[Records from a dataset]
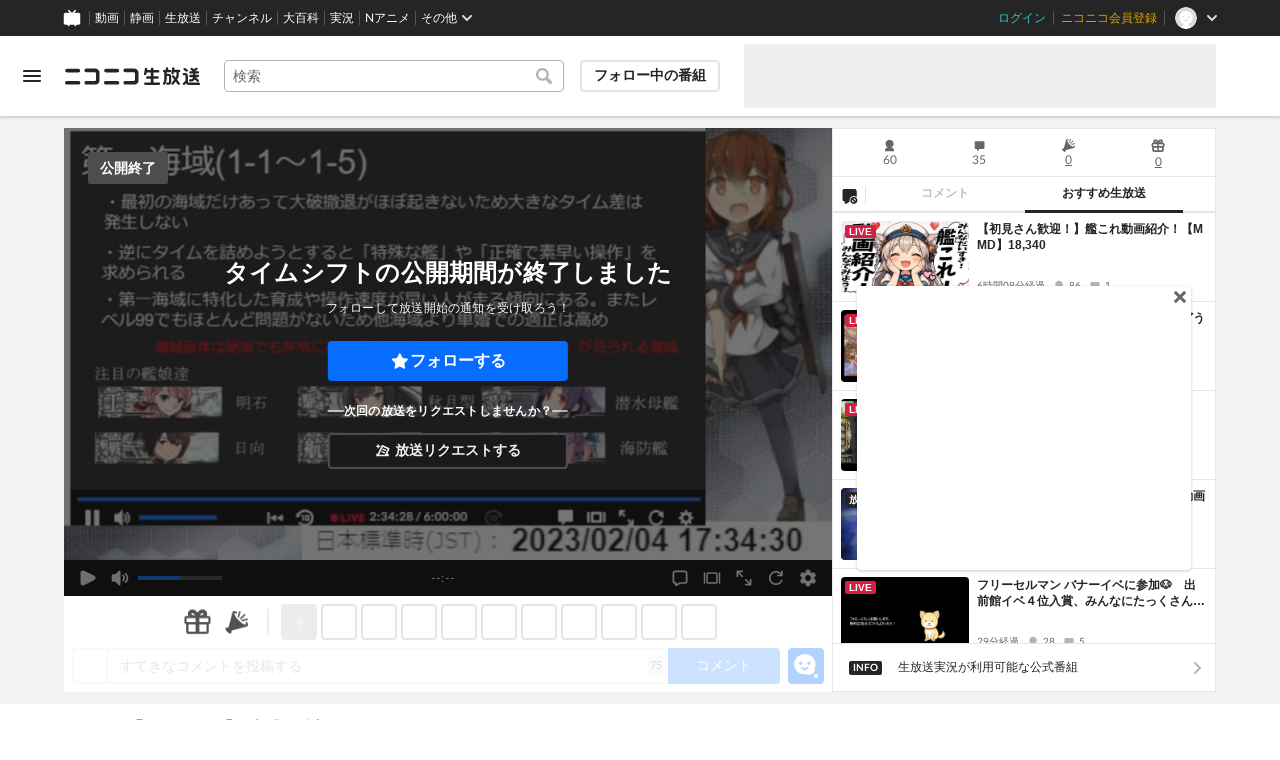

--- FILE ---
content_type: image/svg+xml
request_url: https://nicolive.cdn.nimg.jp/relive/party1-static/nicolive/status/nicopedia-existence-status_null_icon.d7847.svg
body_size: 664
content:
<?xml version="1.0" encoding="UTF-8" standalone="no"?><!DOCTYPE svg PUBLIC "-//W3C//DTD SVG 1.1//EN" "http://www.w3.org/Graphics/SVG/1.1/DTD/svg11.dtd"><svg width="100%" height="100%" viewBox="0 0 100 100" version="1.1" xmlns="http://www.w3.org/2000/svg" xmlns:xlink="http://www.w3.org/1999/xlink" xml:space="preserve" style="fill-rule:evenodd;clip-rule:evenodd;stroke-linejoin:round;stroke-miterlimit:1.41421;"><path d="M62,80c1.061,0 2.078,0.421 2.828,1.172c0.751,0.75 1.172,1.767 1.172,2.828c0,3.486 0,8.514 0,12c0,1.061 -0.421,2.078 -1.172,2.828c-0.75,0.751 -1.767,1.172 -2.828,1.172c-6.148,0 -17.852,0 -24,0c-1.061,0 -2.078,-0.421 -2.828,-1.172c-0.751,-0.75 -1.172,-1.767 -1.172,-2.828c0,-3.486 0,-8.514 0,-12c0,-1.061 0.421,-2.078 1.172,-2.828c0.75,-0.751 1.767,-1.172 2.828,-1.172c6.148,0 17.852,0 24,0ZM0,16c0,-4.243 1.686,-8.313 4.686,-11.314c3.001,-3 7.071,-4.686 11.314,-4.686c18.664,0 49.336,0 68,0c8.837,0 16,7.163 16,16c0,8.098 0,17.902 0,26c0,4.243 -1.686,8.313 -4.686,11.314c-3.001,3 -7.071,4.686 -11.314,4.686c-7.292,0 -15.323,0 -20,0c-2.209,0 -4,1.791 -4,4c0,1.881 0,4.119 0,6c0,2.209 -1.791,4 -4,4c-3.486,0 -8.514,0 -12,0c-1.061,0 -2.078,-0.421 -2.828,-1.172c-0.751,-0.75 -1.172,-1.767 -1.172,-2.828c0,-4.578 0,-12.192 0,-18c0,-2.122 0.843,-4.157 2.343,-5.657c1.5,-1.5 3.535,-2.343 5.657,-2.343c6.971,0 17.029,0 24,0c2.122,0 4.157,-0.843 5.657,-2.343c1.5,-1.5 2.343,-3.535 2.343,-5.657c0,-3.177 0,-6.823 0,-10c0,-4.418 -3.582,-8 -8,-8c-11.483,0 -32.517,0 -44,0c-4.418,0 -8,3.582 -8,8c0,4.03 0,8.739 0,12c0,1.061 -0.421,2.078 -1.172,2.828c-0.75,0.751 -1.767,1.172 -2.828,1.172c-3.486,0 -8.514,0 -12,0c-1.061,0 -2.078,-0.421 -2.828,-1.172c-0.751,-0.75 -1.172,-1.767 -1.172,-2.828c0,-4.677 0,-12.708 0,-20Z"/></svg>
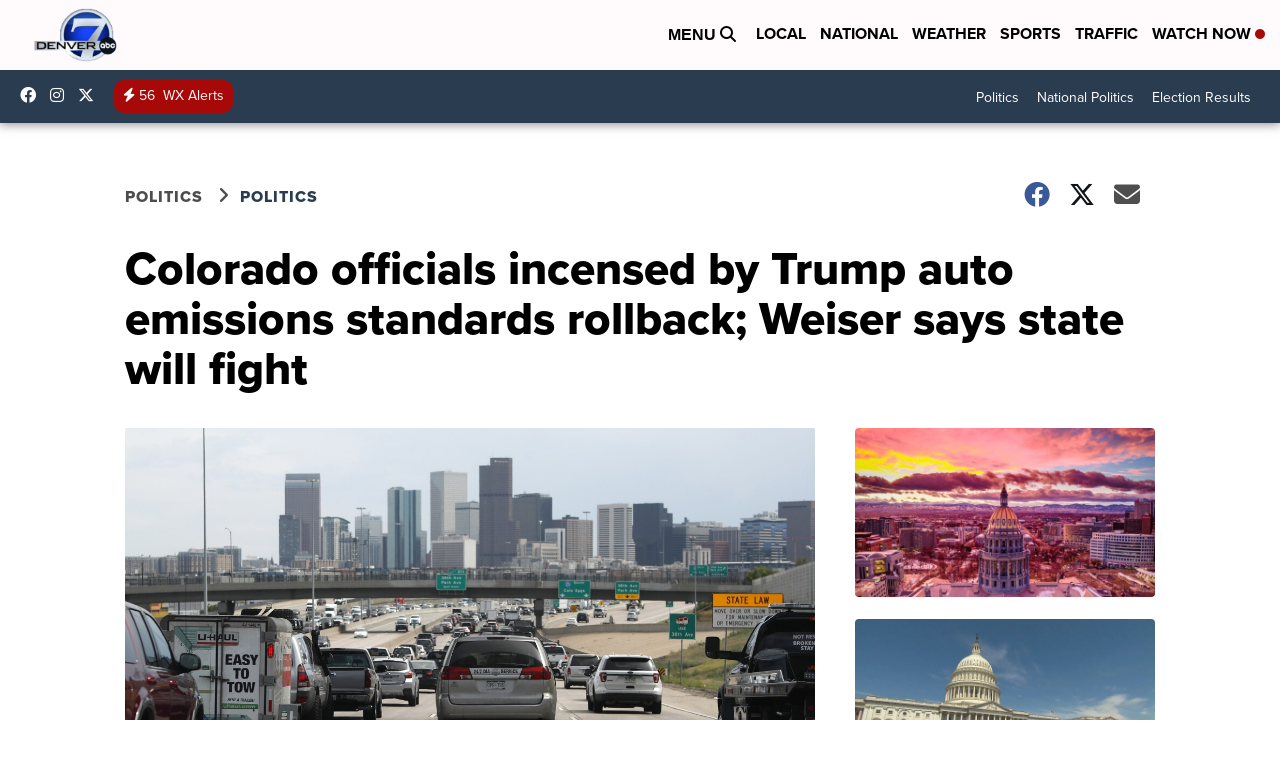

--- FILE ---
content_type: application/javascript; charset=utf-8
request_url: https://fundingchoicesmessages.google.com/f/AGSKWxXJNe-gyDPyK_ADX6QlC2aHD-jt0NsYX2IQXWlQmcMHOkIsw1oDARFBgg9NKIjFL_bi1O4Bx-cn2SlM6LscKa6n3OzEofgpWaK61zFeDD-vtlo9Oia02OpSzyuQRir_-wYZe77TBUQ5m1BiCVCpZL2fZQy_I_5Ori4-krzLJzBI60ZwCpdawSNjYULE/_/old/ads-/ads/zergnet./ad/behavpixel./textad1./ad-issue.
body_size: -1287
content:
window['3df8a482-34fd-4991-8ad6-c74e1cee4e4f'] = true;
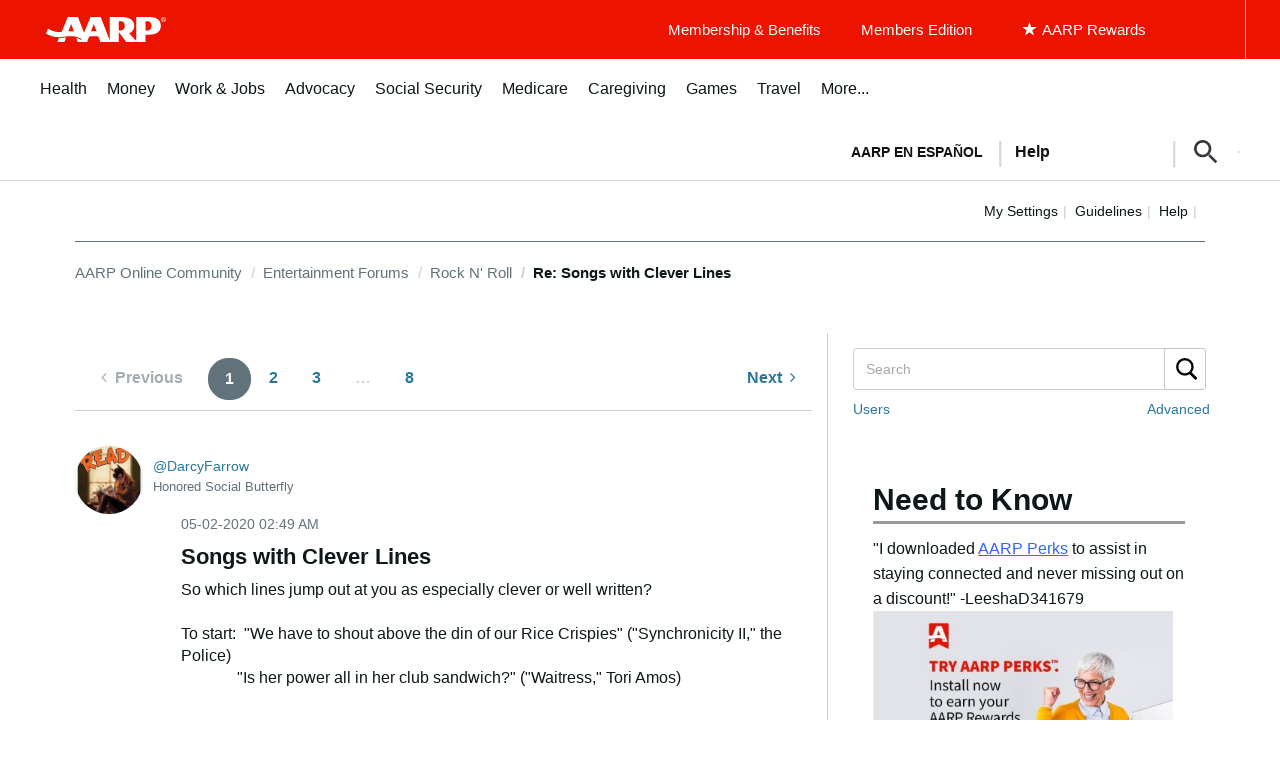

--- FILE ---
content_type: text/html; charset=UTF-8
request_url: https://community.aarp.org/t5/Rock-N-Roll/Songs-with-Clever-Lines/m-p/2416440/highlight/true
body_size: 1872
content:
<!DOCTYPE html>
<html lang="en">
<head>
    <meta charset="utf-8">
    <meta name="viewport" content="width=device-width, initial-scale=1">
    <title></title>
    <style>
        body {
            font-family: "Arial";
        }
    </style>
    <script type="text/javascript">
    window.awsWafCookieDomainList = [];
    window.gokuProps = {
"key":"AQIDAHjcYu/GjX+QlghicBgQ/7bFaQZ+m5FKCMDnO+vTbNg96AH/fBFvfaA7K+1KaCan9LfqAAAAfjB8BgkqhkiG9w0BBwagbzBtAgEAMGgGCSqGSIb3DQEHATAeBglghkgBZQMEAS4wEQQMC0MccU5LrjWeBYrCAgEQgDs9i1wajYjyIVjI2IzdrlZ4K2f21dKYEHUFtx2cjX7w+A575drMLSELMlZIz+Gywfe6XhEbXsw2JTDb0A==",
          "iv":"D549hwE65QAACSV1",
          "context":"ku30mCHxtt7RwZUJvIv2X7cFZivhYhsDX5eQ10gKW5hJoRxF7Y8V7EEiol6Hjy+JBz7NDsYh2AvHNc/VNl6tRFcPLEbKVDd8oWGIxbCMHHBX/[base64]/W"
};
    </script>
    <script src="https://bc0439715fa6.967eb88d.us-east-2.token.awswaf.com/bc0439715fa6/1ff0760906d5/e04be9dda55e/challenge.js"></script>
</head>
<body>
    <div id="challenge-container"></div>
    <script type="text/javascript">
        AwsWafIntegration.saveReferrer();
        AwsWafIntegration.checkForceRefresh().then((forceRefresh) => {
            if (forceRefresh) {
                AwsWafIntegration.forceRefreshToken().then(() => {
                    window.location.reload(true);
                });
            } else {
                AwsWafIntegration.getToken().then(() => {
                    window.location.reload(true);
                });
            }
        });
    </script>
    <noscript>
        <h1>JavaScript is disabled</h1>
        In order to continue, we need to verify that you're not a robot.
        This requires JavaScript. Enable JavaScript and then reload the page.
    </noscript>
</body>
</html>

• [Assignment] Each line of the records with the word "https" in it is to be copied.

• [Exercise output]
request_url: https://nicolive.cdn.nimg.jp/relive/party1-static/nicolive/status/nicopedia-existence-status_null_icon.d7847.svg
request_url: https://fundingchoicesmessages.google.com/f/AGSKWxXJNe-gyDPyK_ADX6QlC2aHD-jt0NsYX2IQXWlQmcMHOkIsw1oDARFBgg9NKIjFL_bi1O4Bx-cn2SlM6LscKa6n3OzEofgpWaK61zFeDD-vtlo9Oia02OpSzyuQRir_-wYZe77TBUQ5m1BiCVCpZL2fZQy_I_5Ori4-krzLJzBI60ZwCpdawSNjYULE/_/old/ads-/ads/zergnet./ad/behavpixel./textad1./ad-issue.
request_url: https://community.aarp.org/t5/Rock-N-Roll/Songs-with-Clever-Lines/m-p/2416440/highlight/true
    <script src="https://bc0439715fa6.967eb88d.us-east-2.token.awswaf.com/bc0439715fa6/1ff0760906d5/e04be9dda55e/challenge.js"></script>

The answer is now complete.